The definition for continuous functions is pretty straightforward, so I wrote:
$|\frac{x}{x+1}-\frac{1}{2}| = |\frac{x-1}{2x+2}| < \epsilon$ if
$|x-1| < \delta$ and $\epsilon, \delta > 0.$
Unfortunately I am not really strong when it comes to epsilon-delta proofs, so any ideas as to how I may proceed?
Thank you!
Suppose $\varepsilon$ is a positive real number.
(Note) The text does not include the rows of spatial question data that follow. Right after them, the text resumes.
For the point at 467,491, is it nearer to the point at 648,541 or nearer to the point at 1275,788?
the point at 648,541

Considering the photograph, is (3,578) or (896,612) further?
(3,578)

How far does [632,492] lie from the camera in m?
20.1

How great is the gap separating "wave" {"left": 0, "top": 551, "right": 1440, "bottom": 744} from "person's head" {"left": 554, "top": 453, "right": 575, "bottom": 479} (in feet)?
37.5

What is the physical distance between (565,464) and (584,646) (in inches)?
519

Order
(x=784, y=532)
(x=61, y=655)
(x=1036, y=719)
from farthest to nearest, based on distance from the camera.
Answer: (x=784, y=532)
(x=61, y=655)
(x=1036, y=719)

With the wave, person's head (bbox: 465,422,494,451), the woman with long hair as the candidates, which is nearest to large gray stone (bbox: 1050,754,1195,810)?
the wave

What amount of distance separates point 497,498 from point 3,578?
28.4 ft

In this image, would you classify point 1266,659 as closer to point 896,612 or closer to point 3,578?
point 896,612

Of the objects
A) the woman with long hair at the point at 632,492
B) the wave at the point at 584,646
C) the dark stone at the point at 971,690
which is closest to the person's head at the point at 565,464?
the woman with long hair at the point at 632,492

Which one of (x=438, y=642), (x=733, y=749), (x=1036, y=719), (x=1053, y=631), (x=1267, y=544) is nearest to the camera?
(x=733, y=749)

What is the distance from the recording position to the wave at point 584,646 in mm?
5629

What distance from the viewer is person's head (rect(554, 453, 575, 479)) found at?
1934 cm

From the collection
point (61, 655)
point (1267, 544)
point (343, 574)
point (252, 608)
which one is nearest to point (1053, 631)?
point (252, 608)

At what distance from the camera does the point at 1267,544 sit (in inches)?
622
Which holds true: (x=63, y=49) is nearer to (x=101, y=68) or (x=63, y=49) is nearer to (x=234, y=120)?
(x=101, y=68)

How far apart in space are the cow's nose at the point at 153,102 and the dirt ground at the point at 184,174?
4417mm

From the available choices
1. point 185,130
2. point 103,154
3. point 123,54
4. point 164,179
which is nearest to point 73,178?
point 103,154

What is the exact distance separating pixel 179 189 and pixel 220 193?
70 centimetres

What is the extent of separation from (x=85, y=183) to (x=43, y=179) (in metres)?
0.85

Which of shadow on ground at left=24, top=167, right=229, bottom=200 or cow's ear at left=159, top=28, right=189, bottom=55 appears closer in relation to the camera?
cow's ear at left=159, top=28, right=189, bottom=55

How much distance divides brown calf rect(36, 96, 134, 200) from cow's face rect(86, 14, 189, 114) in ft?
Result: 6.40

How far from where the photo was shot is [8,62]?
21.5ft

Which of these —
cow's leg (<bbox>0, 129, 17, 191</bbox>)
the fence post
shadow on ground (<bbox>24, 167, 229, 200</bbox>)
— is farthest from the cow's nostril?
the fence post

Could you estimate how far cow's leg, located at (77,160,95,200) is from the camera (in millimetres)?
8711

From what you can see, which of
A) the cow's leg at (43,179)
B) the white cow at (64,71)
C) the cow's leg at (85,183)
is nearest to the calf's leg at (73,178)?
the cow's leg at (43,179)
The goal is to find a positive real number $\delta$ such that for every $x \in (1 - \delta, 1 + \delta)$, we have \begin{equation*} \varepsilon > \left| \frac x {1 + x} - \frac 1 2 \right| = \frac {|2x - (1 + x)|} {2|1 + x|} = \frac {|x - 1|} {2|1 + x|}. \end{equation*} Given $x \in (1 - \delta, 1 + \delta)$, we have $|x - 1| < \delta$. Also, if $\delta$ is chosen to be less than 1 then $x$ is positive, so $|1 + x| = 1 + x$ is greater than or equal to 1, and hence the fraction $|x - 1|/2|1 + x|$ is less than its numerator $|x - 1|$.
Therefore, if we choose $\delta = \min(1, \varepsilon)$, then for every $x \in (1 - \delta, 1 + \delta)$, we have \begin{equation*} \left| \frac x {1 + x} - \frac 1 2 \right| = \frac {|2x - (1 + x)|} {2|1 + x|} < |x - 1| < \delta < \varepsilon. \end{equation*}
(The paragraph immediately above is the proof, the paragraph above that is the explanation of how one would come up with this proof.)